What is expected: In the article about Oscar seat-fillers, what must applicants submit along with basic job-application information?

Inside the Oscars: a Seat-Filler’s Perspective
Just who are those unrecognizable Oscar audience members sandwiched between the stars this Sunday? Technical category nominees, for starters. Also, the close friends and family members of the celebrities, and seat fillers—the unsung heroes of each Academy Awards, whose job it is to make sure that not a single Dolby Theatre seat is left open when actors and actresses excuse themselves from the three-hour awards show for the bar or loo. (The responsibility is even more nerve-wracking considering that all of the literal seat-jumping and aisle-sprinting is completed in formal wear.) To get a better understanding of the behind-the-scenes responsibilities of these glammed-up Oscar gophers, we tracked down a seat-filler from last year’s Seth MacFarlane-hosted ceremony. She agreed to tell us all about the application process, job peculiarities, and celebrity elbow-rubbing potential in exchange for anonymity.
The application process: Our mole tells us that prospective seat-fillers must submit a passport and basic job-application information, in addition to photos of the evening wear they’ve purchased or selected, in the chance they are chosen. She estimates that 300 seat-fillers were hired for the evening, most of whom knew someone “connected to the Oscars . . . family friends of staffers, industry insiders, etc.”

Supplied data:

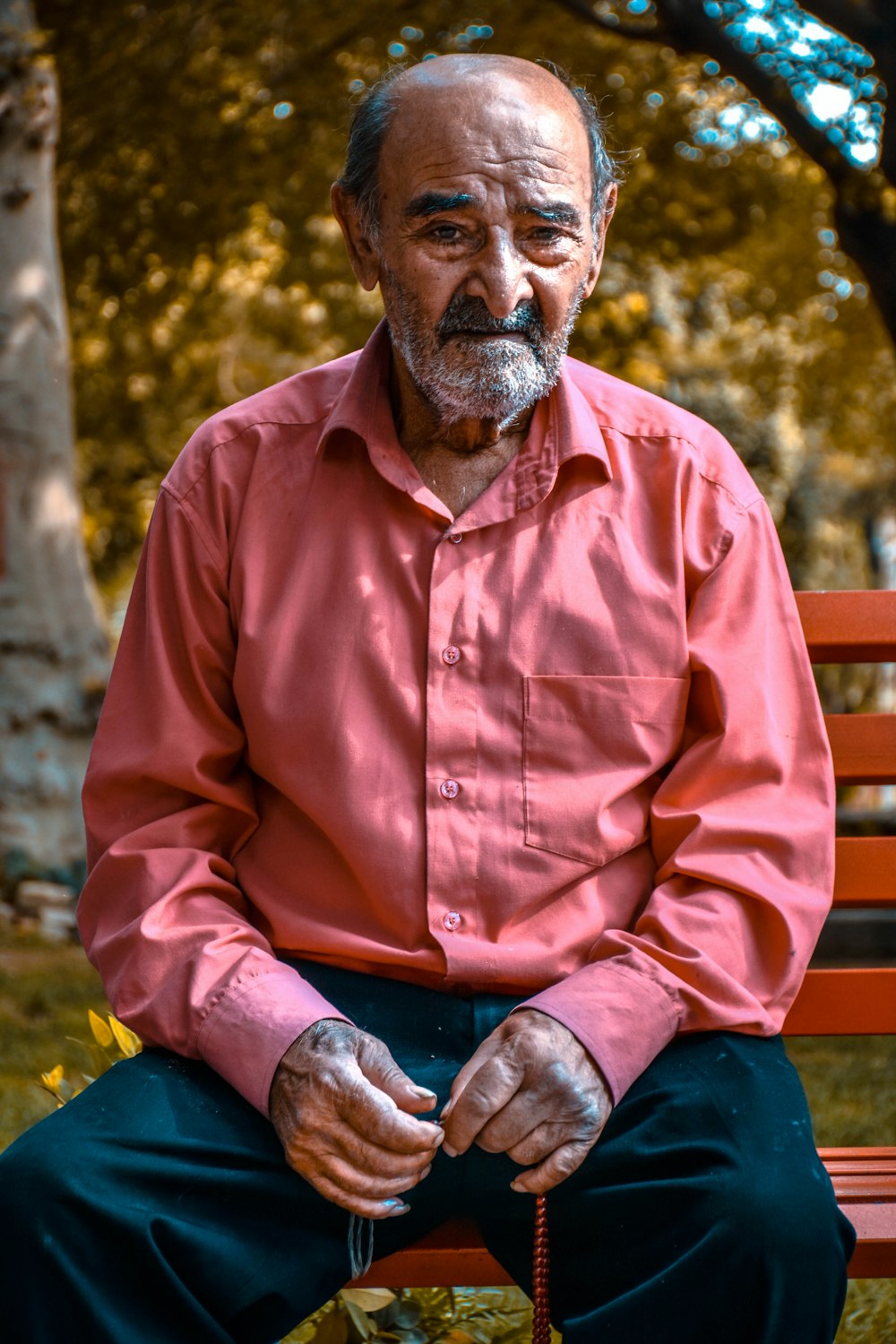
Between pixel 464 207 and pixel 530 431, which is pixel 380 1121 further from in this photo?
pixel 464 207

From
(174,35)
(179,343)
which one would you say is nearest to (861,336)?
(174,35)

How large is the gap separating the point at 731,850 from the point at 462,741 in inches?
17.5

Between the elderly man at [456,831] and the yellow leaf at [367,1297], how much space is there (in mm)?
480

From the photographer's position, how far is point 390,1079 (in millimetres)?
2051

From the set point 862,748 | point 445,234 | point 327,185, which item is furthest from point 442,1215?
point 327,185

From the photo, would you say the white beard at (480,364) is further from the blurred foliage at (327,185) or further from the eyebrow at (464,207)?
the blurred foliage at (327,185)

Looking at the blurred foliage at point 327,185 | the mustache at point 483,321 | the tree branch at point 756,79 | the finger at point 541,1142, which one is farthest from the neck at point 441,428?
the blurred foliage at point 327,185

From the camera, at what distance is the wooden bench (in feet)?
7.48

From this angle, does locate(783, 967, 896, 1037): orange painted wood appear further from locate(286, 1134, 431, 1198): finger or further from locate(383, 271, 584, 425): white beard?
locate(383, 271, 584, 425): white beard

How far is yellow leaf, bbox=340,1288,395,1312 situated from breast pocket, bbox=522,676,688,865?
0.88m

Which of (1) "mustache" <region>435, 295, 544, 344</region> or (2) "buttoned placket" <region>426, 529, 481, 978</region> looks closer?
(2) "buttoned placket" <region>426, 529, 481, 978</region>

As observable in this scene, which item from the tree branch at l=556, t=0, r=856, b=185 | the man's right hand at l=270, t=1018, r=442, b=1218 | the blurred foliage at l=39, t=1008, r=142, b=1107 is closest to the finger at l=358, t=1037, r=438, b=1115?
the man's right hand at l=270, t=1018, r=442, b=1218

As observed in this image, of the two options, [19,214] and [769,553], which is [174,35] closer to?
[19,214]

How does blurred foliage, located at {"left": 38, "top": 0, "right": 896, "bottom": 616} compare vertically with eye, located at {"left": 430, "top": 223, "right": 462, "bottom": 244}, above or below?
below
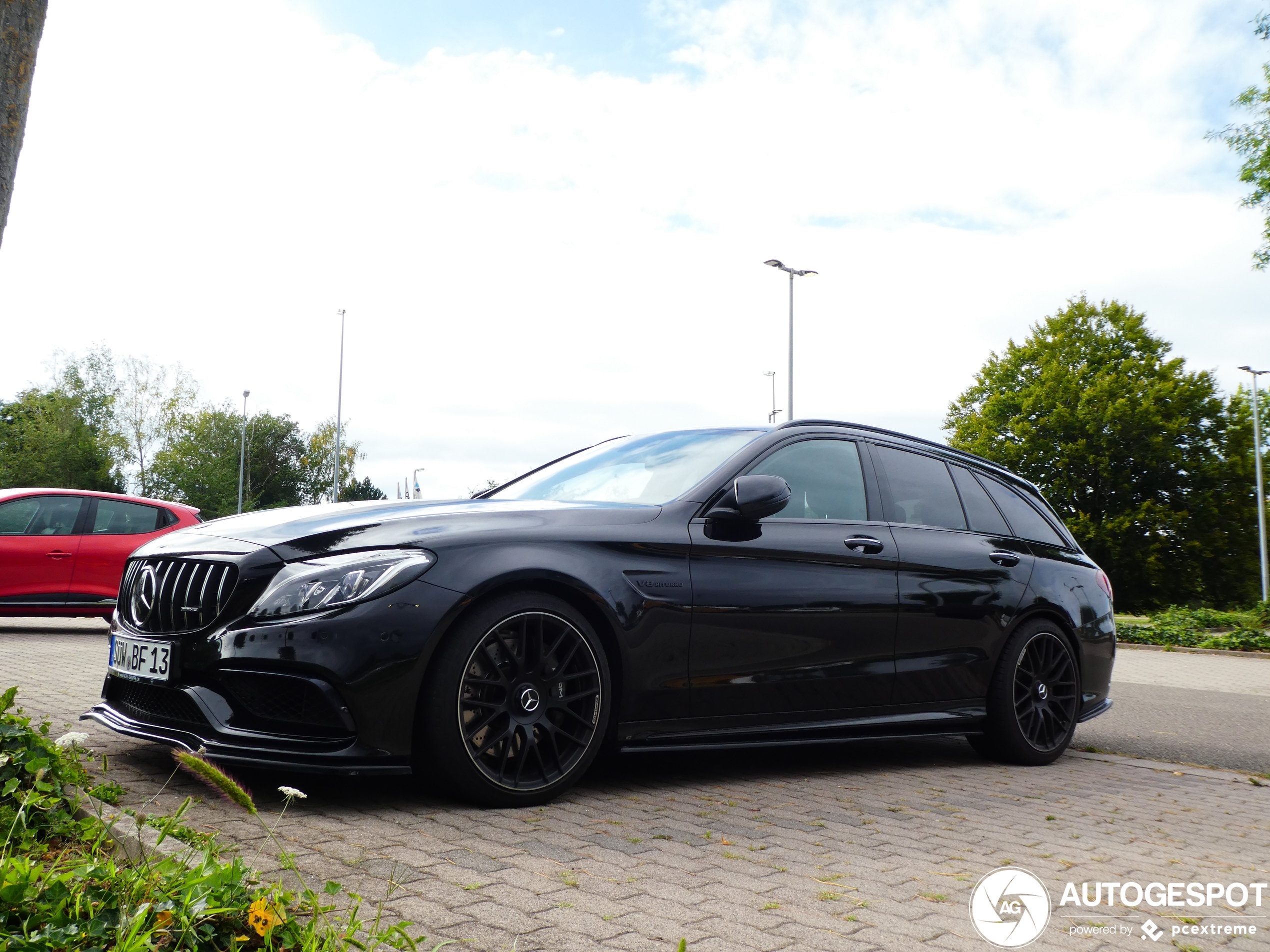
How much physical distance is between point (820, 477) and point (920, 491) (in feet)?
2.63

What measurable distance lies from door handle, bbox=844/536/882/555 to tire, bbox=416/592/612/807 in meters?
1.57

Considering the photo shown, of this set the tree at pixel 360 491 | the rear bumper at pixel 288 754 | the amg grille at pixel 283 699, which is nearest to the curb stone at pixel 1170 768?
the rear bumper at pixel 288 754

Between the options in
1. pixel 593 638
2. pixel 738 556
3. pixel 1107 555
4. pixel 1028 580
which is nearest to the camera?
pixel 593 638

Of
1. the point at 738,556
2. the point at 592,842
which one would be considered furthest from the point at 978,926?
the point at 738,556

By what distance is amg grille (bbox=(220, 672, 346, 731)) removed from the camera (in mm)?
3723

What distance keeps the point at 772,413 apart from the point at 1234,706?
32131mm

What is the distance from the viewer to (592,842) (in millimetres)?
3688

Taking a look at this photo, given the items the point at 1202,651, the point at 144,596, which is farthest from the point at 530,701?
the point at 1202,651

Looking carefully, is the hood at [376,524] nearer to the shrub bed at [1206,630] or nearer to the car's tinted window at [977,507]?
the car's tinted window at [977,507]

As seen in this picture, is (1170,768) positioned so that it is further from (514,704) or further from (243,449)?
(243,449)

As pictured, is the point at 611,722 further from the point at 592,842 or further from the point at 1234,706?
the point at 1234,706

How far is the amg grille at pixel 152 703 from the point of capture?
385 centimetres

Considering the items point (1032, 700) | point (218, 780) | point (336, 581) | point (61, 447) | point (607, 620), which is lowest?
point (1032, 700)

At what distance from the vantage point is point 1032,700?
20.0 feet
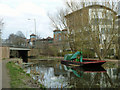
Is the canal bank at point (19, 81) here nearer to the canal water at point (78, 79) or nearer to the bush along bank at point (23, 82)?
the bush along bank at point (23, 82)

Solution to this problem: A passport and photos of the evening wear they've bought or picked out.